### Questions to answer:
1. In the passage on Eliphaz and Job, rewrite the part from "Because of Job’s" to "community at large.", putting "Job's friend" wherever "Eliphaz" appears.
2. According to the passage on Eliphaz and Job, what supports the idea that Job is being made a scapegoat for the sins of the community? Answer in one to three sentences.
3. Translate this sentence from the passage on Eliphaz and Job into Spanish: "He specifically charges Job with oppressing the poor and powerless, even stripping their limited possessions for gain."

Because of Job’s suffering, Eliphaz can see Job only as guilty, as keeping to the “old way which wicked men have trod” (Job 22:15, rsv) and languishing in darkness, insensitive to the truth (see Job 22:11). Now, for the first time, he accuses Job of great wickedness and endless iniquity (see Job 22:5). He specifically charges Job with oppressing the poor and powerless, even stripping their limited possessions for gain. Job will vigorously deny these charges under oath in chapter 31. The very unreasonableness of these accusations supports the idea that Job is being made a scapegoat for the sins of the community at large.

### Collected data:
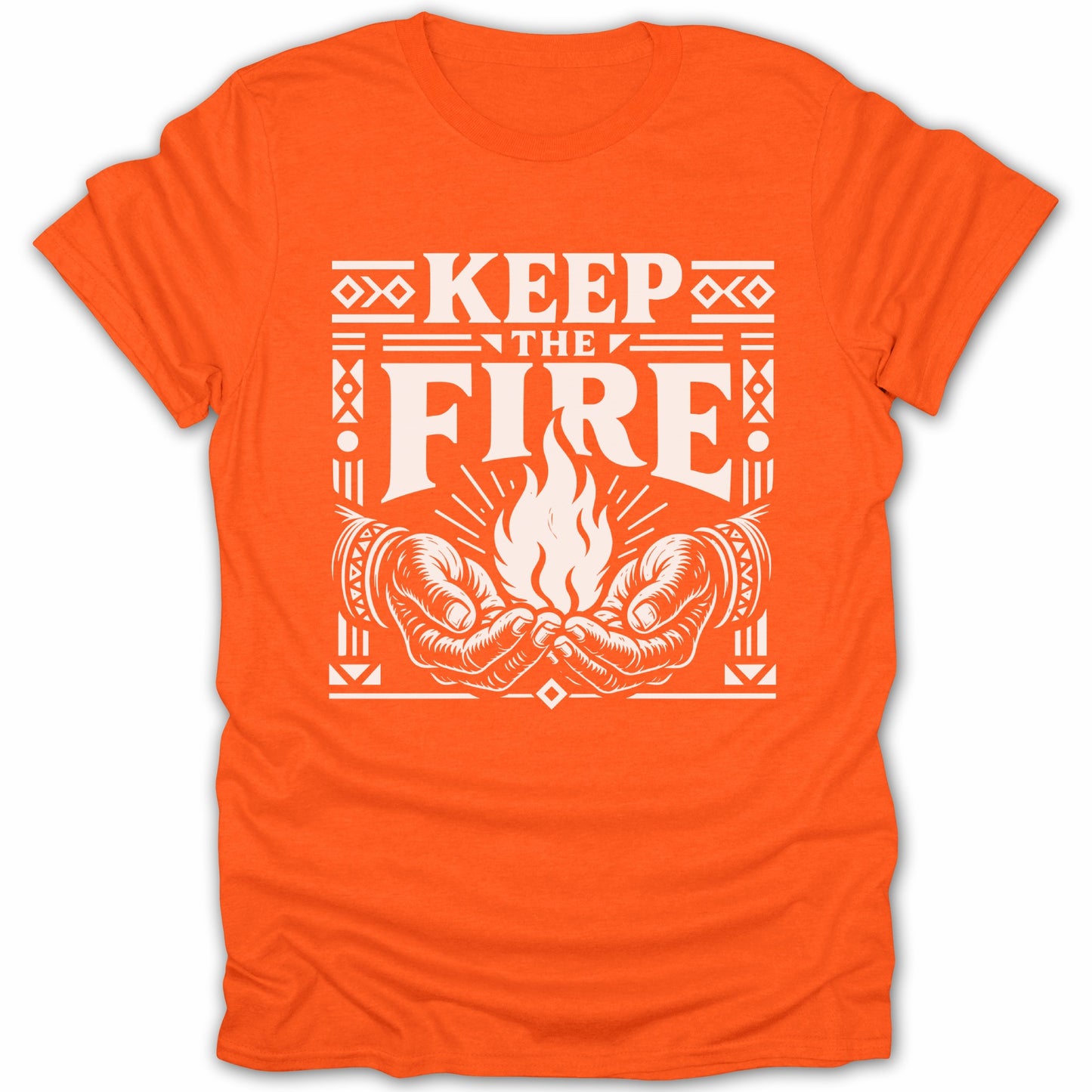 Orange t-shirt with white graphic of hands holding a flame and text "KEEP THE FIRE".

### Solutions to the problems:
1.
Because of Job’s suffering, Job's friend can see Job only as guilty, as keeping to the “old way which wicked men have trod” (Job 22:15, rsv) and languishing in darkness, insensitive to the truth (see Job 22:11). Now, for the first time, he accuses Job of great wickedness and endless iniquity (see Job 22:5). He specifically charges Job with oppressing the poor and powerless, even stripping their limited possessions for gain. Job will vigorously deny these charges under oath in chapter 31. The very unreasonableness of these accusations supports the idea that Job is being made a scapegoat for the sins of the community at large.

2. The passage says the very unreasonableness of Eliphaz's accusations supports that idea. He charges Job with great wickedness, endless iniquity and oppressing the poor and powerless, and Job will vigorously deny these charges under oath in chapter 31.

3. Acusa específicamente a Job de oprimir a los pobres y a los desvalidos, llegando incluso a despojarlos de sus escasas posesiones para obtener provecho.